------ Testo riportato
Fontana luminosa buia per protesta

Caro bollette, L’Aquila sposa l’iniziativa di Anci contro gli aumenti di luce e gas
L’AQUILA. La Fontana Luminosa si spegnerà alle 20 di oggi.
Anche il Comune dell’Aquila ha aderito all’iniziativa dell’Associazione nazionale dei Comuni italiani (Anci) di spegnere le luci di un edificio o luogo rappresentativo come forma di protesta contro i rincari delle bollette energetiche. «La pandemia ha creato immani difficoltà a imprese e famiglie, ma anche agli enti come il nostro», ha osservato il sindaco dell’Aquila Pierluigi Biondi. «Non si può pensare di rilanciare il Paese unicamente con lo stanziamento di fondi, per quanto corposi, con ristori e sgravi. Il governo deve comprendere che i bilanci delle nostre amministrazioni subiranno delle inevitabili contrazioni di spese e investimenti a vantaggio della collettività, dovendo prevedere somme consistenti per il pagamento delle bollette. È una situazione assurda, cui va posto riparo con estrema urgenza. Per questo», ha concluso il primo cittadino, «abbiamo deciso convintamente di aderire all’iniziativa dell’Anci, tenendo conto che sul bilancio del Comune dell’Aquila è stato stimato un aggravio di 3 milioni di euro all’anno, in aggiunta ai 10 milioni di euro che vengono impiegati per garantire luce e riscaldamento negli edifici comunali, nelle scuole, negli alloggi post sisma e per la pubblica illuminazione. Un incremento di spesa che potrebbe mettere a dura prova la realizzazione di programmi a beneficio della nostra comunità e che non possiamo permettere».
------------
_Compito A_
Secondo l'articolo sulla Fontana Luminosa, a quanto ammonta l'aggravio annuo stimato sul bilancio del Comune dell'Aquila?
_Compito B_
Trascriva dall'articolo sulla Fontana Luminosa tutto il testo che va da «Fontana luminosa buia» giù fino a «20 di oggi.».
------ Dati da analizzare
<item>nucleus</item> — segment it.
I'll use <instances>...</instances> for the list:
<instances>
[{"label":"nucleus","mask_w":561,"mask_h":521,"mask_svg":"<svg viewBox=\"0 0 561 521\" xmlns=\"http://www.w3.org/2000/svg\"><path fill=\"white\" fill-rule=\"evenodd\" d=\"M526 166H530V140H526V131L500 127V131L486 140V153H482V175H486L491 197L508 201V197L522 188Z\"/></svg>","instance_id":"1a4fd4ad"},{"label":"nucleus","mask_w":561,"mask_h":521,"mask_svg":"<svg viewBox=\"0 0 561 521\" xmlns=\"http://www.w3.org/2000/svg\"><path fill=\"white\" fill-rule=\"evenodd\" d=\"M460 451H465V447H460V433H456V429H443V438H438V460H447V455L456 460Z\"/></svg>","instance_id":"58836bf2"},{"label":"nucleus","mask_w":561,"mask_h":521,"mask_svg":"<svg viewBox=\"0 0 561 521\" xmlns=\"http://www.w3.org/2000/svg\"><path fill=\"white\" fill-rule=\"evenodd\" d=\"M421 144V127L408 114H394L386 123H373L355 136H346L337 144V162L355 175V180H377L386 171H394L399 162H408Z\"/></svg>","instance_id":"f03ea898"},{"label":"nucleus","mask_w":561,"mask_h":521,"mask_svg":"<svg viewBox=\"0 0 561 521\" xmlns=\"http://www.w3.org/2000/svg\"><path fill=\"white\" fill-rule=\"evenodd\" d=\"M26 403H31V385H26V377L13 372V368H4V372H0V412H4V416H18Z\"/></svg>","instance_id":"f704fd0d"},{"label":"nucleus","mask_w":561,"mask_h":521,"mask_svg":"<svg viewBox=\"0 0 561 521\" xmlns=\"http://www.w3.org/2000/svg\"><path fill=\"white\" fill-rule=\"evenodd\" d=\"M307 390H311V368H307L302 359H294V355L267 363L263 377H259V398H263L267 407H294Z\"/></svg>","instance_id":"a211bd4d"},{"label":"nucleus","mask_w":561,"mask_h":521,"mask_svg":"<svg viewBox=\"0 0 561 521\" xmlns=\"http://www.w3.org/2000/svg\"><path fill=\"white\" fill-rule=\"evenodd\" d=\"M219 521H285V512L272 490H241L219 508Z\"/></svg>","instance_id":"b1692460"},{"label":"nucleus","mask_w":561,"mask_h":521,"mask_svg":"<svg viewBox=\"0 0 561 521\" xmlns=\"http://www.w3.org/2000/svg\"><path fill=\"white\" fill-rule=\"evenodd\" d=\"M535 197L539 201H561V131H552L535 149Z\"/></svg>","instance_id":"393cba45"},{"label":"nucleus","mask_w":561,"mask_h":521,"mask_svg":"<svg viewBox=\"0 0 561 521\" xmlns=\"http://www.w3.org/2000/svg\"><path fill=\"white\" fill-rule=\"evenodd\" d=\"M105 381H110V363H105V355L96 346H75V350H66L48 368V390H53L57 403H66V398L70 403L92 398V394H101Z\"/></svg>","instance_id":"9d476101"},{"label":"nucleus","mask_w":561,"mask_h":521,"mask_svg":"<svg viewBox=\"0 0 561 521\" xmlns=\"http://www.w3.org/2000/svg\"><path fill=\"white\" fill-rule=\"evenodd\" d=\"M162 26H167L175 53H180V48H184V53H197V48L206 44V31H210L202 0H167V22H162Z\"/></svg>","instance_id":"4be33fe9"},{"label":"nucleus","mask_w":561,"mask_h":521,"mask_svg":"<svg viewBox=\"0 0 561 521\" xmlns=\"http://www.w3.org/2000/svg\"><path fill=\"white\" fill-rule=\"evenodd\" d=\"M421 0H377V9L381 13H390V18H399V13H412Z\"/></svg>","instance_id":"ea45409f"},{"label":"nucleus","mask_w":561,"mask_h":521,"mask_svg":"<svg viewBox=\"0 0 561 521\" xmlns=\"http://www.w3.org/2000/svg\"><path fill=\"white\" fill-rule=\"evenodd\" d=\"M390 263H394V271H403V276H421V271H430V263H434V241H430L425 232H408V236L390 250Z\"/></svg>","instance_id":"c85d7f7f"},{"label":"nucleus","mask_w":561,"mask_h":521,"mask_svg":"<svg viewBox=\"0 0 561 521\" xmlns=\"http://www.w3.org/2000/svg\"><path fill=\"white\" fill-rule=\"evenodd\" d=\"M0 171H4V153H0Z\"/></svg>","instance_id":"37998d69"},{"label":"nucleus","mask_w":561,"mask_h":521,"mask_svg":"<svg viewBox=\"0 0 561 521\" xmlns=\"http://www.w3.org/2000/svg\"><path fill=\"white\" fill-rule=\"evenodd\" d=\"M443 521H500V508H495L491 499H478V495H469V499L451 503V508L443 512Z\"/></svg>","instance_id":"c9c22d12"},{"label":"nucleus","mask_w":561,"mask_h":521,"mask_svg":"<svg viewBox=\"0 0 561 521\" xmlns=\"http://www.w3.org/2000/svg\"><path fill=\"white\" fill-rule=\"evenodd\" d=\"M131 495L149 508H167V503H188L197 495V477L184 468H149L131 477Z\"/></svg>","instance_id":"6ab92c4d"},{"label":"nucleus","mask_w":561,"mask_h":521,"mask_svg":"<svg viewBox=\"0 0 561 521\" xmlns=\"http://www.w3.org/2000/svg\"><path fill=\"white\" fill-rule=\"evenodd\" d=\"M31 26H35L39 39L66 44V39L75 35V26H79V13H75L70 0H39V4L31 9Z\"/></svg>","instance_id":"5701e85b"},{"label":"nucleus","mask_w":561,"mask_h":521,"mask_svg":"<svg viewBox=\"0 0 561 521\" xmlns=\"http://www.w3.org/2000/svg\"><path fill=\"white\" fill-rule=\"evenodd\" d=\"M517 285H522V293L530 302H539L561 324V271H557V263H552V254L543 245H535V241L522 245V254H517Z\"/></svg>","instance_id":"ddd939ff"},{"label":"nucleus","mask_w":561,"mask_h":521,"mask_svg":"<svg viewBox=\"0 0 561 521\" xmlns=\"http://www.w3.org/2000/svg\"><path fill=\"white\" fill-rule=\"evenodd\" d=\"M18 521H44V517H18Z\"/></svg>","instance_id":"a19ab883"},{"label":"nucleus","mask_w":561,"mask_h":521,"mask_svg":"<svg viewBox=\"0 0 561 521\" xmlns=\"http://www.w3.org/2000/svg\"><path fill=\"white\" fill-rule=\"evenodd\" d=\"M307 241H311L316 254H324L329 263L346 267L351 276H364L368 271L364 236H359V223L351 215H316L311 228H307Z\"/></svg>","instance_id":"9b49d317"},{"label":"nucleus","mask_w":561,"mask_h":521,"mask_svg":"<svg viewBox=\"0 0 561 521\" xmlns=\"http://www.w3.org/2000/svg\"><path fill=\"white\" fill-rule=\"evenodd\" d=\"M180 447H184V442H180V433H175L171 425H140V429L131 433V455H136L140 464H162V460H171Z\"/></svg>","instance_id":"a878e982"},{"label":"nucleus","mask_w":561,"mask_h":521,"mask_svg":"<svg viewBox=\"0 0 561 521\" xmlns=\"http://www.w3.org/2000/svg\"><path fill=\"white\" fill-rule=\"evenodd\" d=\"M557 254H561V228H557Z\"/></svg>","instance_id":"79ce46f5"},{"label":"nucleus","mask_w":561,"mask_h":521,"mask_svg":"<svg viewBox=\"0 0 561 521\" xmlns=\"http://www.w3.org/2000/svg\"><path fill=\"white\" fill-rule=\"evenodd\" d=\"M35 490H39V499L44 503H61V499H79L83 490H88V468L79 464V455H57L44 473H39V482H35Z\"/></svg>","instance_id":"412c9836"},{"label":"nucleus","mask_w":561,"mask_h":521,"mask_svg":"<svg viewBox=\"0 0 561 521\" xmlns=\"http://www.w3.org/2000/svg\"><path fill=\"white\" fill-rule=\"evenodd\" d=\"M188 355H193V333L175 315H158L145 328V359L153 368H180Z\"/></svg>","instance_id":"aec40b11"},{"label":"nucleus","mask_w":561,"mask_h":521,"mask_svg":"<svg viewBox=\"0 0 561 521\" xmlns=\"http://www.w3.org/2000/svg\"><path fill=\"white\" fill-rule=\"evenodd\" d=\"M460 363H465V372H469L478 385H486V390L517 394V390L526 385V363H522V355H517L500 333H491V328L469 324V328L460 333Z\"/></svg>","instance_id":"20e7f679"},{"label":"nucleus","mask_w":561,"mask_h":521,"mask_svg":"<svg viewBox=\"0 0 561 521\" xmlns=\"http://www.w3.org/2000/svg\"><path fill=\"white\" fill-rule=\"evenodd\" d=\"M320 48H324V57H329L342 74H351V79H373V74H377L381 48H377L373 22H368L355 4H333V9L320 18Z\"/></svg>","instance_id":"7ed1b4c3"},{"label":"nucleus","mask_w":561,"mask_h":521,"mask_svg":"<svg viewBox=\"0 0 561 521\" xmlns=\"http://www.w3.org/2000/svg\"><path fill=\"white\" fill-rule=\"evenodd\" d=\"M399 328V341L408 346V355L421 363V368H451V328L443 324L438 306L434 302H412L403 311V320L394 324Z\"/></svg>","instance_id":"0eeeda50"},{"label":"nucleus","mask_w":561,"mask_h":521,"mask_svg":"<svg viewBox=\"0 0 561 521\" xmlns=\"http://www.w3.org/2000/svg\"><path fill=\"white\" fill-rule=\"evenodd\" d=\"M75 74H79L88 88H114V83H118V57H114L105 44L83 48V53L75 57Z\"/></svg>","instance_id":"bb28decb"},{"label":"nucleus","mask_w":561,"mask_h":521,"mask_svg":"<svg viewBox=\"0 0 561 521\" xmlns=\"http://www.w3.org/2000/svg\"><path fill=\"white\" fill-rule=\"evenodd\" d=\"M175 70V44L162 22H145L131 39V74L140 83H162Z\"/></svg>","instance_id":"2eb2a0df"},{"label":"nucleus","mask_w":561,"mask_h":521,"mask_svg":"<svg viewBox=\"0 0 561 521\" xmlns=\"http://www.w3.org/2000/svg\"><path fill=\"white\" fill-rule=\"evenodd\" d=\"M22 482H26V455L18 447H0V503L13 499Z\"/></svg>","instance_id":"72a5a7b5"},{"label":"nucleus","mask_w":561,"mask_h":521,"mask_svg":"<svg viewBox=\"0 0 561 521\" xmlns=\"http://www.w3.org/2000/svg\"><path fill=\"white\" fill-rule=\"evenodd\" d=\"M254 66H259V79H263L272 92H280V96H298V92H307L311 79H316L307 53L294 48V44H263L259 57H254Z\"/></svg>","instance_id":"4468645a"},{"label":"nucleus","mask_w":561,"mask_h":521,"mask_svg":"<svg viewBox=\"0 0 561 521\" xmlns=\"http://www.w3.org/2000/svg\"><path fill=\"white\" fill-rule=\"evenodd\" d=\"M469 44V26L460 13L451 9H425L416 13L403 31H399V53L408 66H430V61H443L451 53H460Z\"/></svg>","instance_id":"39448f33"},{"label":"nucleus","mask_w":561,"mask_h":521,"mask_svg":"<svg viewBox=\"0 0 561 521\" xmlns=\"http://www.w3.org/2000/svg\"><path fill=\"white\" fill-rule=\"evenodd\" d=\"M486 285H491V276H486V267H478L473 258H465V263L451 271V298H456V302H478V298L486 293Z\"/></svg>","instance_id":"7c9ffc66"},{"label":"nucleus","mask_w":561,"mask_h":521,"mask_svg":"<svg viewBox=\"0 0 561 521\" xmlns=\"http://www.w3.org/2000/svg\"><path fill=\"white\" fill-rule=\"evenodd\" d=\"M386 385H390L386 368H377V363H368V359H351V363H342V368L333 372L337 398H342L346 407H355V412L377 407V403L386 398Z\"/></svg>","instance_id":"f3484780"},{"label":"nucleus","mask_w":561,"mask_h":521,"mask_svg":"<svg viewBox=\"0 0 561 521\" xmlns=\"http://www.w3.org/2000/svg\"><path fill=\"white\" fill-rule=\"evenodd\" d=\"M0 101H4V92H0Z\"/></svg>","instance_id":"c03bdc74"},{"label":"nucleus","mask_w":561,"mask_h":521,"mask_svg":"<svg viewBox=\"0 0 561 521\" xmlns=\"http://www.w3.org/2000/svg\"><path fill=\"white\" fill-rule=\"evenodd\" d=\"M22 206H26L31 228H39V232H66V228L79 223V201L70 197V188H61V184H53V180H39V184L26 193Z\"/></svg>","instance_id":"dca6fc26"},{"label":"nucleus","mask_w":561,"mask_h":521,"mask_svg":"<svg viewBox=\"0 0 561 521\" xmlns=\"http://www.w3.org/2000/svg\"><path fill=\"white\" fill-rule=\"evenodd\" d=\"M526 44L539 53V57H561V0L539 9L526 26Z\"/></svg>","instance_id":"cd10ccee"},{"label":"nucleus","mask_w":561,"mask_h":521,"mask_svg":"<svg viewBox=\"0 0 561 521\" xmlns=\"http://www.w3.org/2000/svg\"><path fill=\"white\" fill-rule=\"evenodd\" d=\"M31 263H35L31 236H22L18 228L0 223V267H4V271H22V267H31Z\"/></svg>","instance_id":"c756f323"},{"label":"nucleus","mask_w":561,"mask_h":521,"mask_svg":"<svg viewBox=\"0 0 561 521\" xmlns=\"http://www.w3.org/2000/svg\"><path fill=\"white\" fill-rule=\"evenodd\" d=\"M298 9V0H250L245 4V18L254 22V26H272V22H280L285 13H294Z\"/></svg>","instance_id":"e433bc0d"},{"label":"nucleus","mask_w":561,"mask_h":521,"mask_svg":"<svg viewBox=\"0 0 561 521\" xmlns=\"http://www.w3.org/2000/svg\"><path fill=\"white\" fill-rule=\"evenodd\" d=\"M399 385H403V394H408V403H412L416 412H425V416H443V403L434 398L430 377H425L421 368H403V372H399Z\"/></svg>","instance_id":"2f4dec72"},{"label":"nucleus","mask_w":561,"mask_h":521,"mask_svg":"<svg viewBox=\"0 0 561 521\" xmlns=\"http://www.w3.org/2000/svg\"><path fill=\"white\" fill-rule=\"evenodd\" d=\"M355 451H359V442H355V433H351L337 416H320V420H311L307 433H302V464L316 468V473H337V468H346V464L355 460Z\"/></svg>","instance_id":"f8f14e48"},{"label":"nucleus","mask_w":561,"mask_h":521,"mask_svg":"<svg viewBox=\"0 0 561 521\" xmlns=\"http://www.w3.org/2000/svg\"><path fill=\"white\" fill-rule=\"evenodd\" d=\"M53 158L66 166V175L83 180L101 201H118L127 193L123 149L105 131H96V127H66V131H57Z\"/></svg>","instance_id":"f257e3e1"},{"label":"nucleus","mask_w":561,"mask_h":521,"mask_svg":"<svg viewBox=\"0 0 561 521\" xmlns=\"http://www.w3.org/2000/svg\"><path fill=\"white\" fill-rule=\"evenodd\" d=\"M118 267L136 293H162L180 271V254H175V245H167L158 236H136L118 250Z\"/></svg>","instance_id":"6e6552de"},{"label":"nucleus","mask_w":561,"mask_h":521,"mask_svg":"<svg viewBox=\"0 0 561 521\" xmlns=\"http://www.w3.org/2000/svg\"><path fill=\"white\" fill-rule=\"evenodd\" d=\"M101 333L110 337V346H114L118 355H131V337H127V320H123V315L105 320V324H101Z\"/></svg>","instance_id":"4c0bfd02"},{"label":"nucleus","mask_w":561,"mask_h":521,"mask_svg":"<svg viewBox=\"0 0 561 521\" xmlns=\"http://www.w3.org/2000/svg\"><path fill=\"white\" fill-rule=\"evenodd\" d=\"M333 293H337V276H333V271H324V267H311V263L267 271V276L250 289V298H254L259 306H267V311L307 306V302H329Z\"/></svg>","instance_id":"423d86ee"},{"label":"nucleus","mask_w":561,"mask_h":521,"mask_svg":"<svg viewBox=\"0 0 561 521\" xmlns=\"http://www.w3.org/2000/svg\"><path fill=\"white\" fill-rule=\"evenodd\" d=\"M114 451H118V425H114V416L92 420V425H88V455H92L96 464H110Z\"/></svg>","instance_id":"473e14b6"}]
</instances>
------------
_Risultato A_
A 3 milioni di euro all'anno.

_Risultato B_
Fontana luminosa buia per protesta

Caro bollette, L’Aquila sposa l’iniziativa di Anci contro gli aumenti di luce e gas
L’AQUILA. La Fontana Luminosa si spegnerà alle 20 di oggi.